__EXERCISE DESCRIPTION__
In the text on 2,3-disubstituted quinuclidines, what estimated ED₅₀ does compound 34 have for blocking locomotor stimulant activity induced by 20 mg/kg cocaine in mice?

2,3-Disubstituted quinuclidines as a novel class of dopamine transporter inhibitors

There is considerable interest in developing dopamine transporter (DAT) inhibitors as potential therapies for the treatment of cocaine abuse. We report herein our pharmacophore-based discovery and molecular modeling-assisted rational design of 2,3-disubstituted quinuclidines as potent DAT inhibitors with a novel chemical scaffold. Through 3-D-database pharmacophore searching, compound 12 was identified as a very weak DAT inhibitor with K_i values of 7.3 and 8.9 μM in [³H]mazindol binding and in inhibition of dopamine reuptake, respectively. Molecular modeling-assisted rational design and chemical modifications led to identification of potent analogues (-)-29 and 34 with K_i values of 14 and 32 nM for both compounds in binding affinity and inhibition of dopamine reuptake, respectively. Behavioral pharmacological evaluations in rodents showed that 34 has a profile very different from cocaine. While 34 is substantially more potent than cocaine as a DAT inhibitor, it is approximately four times less potent than cocaine in mimicking the discriminative stimulus properties of cocaine in rat. On the other hand, 34 (3-30 mg/kg) lacks either the locomotor stimulant or stereotypic properties of cocaine in mice. Importantly, 34 blocks locomotor stimulant activity induced by 20 mg/kg cocaine in mice, with an estimated ED₅₀ of 19 mg/kg. Taken together, our data suggest that 34 represents a class of potent DAT inhibitors with a novel chemical scaffold and a behavioral pharmacological profile different from that of cocaine in rodents. Thus, 34 may serve as a novel lead compound in the ultimate development of therapeutic entities for cocaine abuse and/or addiction.

__DATASET EXCERPTS__
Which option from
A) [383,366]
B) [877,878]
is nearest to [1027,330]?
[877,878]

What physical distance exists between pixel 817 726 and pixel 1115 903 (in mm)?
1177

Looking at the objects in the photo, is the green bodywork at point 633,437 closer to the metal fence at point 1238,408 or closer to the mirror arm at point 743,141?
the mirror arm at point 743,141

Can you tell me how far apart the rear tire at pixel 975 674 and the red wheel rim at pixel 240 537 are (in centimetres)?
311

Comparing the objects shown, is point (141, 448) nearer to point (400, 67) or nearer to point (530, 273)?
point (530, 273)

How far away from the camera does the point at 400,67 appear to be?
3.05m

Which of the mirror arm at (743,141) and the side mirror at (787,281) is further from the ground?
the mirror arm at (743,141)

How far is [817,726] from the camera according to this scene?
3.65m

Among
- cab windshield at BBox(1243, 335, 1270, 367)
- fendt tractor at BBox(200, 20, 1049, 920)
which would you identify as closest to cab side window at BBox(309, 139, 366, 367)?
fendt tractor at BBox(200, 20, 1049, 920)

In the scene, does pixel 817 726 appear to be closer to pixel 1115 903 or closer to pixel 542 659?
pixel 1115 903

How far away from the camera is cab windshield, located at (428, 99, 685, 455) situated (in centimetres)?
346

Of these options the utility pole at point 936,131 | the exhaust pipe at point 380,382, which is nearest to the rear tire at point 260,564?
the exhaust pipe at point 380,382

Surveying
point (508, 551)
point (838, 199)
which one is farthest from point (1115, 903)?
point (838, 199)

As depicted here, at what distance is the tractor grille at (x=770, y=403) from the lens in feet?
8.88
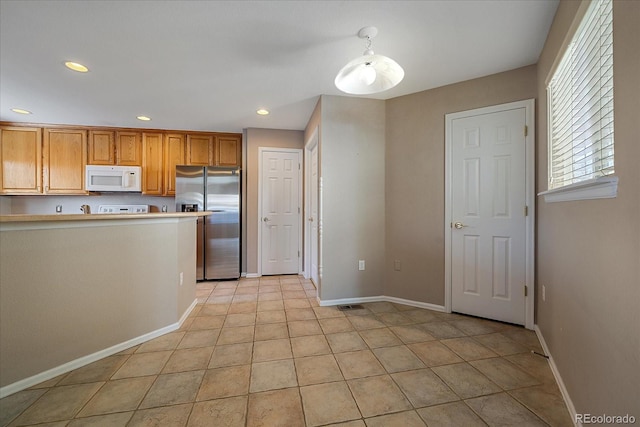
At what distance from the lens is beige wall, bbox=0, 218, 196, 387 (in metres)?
1.46

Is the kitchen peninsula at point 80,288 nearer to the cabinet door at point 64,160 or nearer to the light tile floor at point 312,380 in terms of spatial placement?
the light tile floor at point 312,380

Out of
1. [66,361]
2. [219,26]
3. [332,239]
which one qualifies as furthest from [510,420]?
[219,26]

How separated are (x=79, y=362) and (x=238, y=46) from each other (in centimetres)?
258

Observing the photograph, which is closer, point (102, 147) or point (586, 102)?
point (586, 102)

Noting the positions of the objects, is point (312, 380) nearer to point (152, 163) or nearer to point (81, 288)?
point (81, 288)

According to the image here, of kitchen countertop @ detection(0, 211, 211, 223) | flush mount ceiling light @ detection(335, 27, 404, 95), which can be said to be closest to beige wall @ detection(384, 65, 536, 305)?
flush mount ceiling light @ detection(335, 27, 404, 95)

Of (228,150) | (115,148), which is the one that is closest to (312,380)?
(228,150)

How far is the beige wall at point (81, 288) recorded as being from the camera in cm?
146

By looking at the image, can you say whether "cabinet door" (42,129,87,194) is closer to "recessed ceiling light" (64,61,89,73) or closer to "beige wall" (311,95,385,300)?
"recessed ceiling light" (64,61,89,73)

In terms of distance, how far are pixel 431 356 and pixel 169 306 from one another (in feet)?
7.26

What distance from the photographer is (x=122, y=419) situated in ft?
4.24

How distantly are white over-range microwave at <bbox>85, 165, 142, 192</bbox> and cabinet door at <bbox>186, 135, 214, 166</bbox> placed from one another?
804mm

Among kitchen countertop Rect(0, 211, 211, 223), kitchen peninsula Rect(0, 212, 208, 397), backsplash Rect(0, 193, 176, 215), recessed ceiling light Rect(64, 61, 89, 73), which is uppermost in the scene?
recessed ceiling light Rect(64, 61, 89, 73)

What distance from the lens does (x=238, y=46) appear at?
203 centimetres
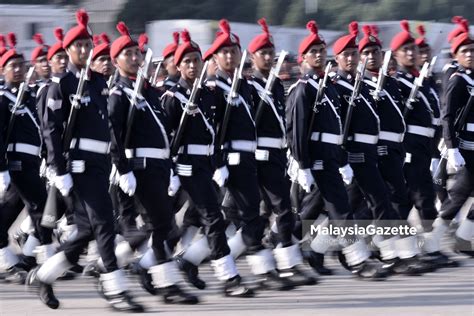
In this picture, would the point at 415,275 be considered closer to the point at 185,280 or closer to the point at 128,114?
the point at 185,280

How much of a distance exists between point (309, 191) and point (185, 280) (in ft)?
3.84

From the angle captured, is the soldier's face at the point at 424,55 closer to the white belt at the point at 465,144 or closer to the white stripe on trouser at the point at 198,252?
the white belt at the point at 465,144

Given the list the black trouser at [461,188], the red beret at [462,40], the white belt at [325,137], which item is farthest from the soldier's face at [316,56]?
the black trouser at [461,188]

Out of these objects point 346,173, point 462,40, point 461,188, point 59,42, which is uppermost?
point 59,42

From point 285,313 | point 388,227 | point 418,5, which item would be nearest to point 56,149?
point 285,313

__WRITTEN ANSWER__
19 mg/kg